I believe only one of the Jersey shark attacks took place inland, and the water there was brackish rather than properly fresh. The body of water in question is named Matawan on the map but was known locally as Shark Creek, and tiger sharks bred there, the fry routinely swarming around the fishing pier. No one was afraid of the sharks of Shark Creek - they were too small and too familiar with humans to be dangerous. The one who did the damage had to be a newcomer.
The author of the book that first gave me this information (library; don't recall the title or author) concluded that the shark attacks that summer were all down to great whites, but no one got a good look at any of the sharks during the attacks. The one hooked in New York with a man's leg in its stomach was a white, but the author saw no reason to assume it was responsible for all the attacks. He used the description of the shark's behavior by the boys in the creek attack (it bit off a kid's leg; thanks to prompt action by his friends his life was saved) as his basis for the great white identification, but admits that other people just as smart as him have studied the same evidence and plumped for bull or tiger sharks.

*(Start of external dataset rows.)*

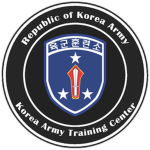Korea Army Training Center | 대한민국 육군훈련소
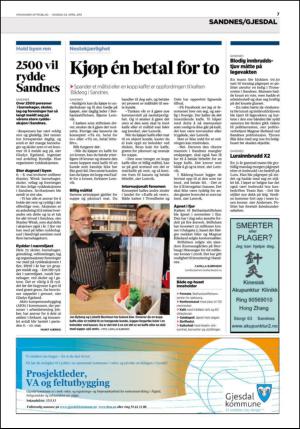 aftenbladet_del2-20130424_000_00_00_007.pdf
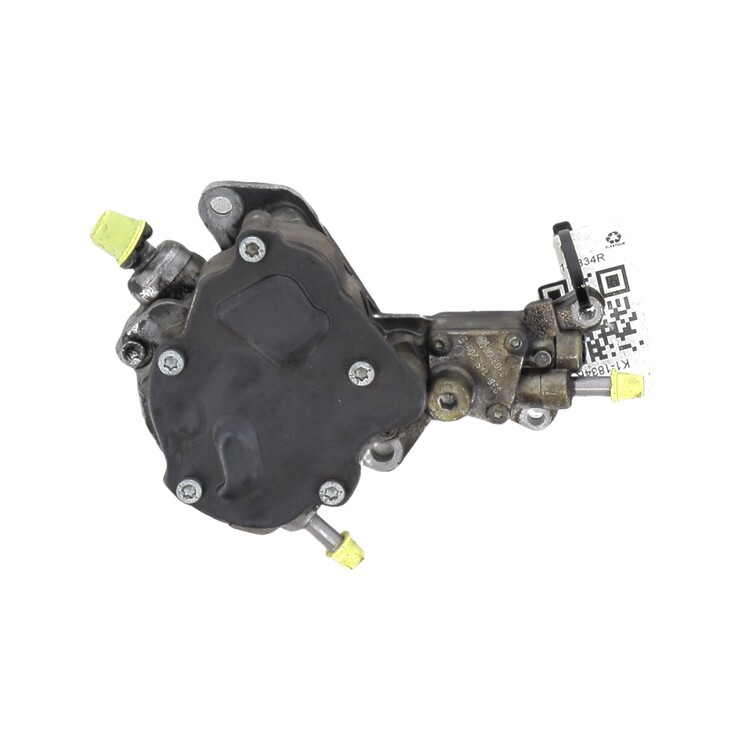 038145209N Seat Volkswagen Audi CORDOBA PASSAT A3 SPORTBACK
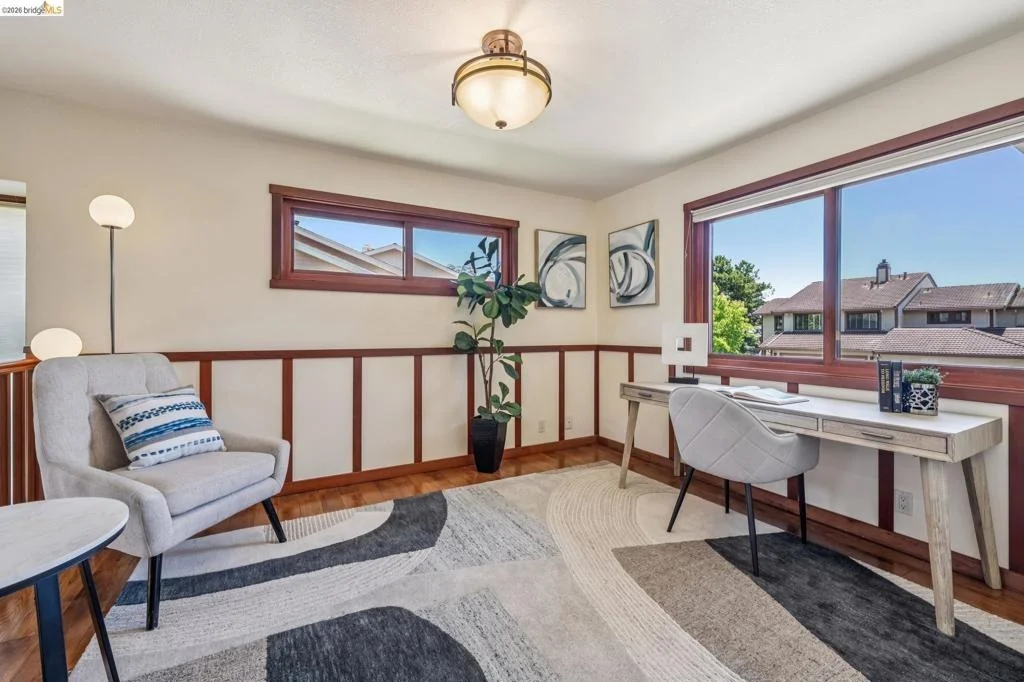 Photo of 2206 Pinehurst Court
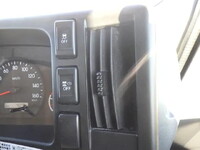 ISUZU Elf Self Loader (With 4 Steps Of Cranes) 2RG-NPR88YN 2023 4,000km_20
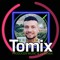 BraHim ToMix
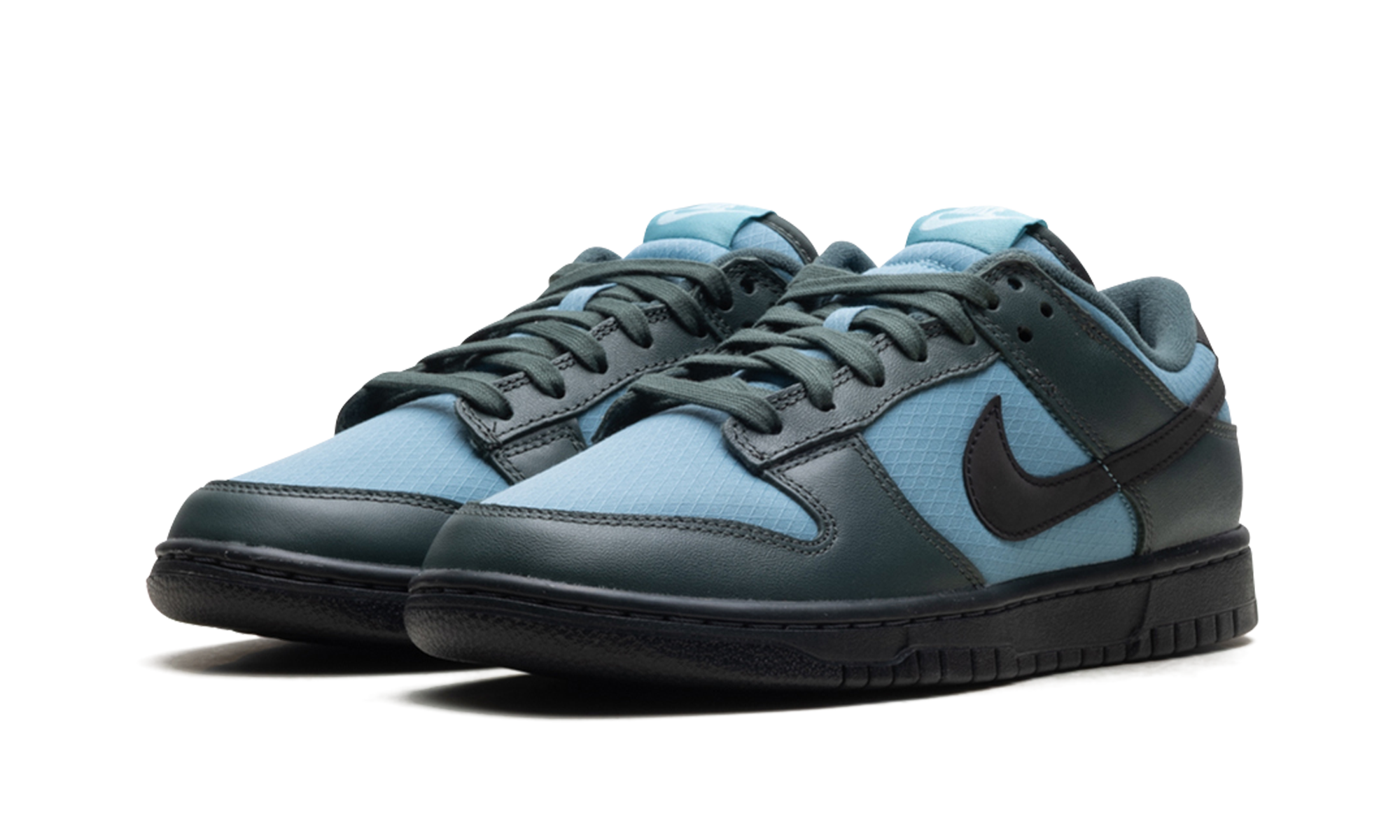 Dunk Low Retro SE "Denim Turquoise" FZ3052 300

The book I actually own (Close to Shore by Michael Capuzzo, Broadway Books, 2001) treats the perp as a great white that acted alone, but it's written and marketed in such a way that one must concede the possibility that the dramatic possibilities of the narrative influenced the author's interpretation of the data.
A shark that was feeling sluggish might be more, rather than less, inclined to snap at unsuitable prey like the human leg just to get something inside it and get enough energy to get back to proper salty water. Sharks don't want to eat us, you know - we're too bony, especially the parts that are easiest to grab, the limbs. The trouble is that by the time they've tested us with their teeth and spat us out as unsuitable, they've generally done so much damage that if we don't die we're mutilated for life.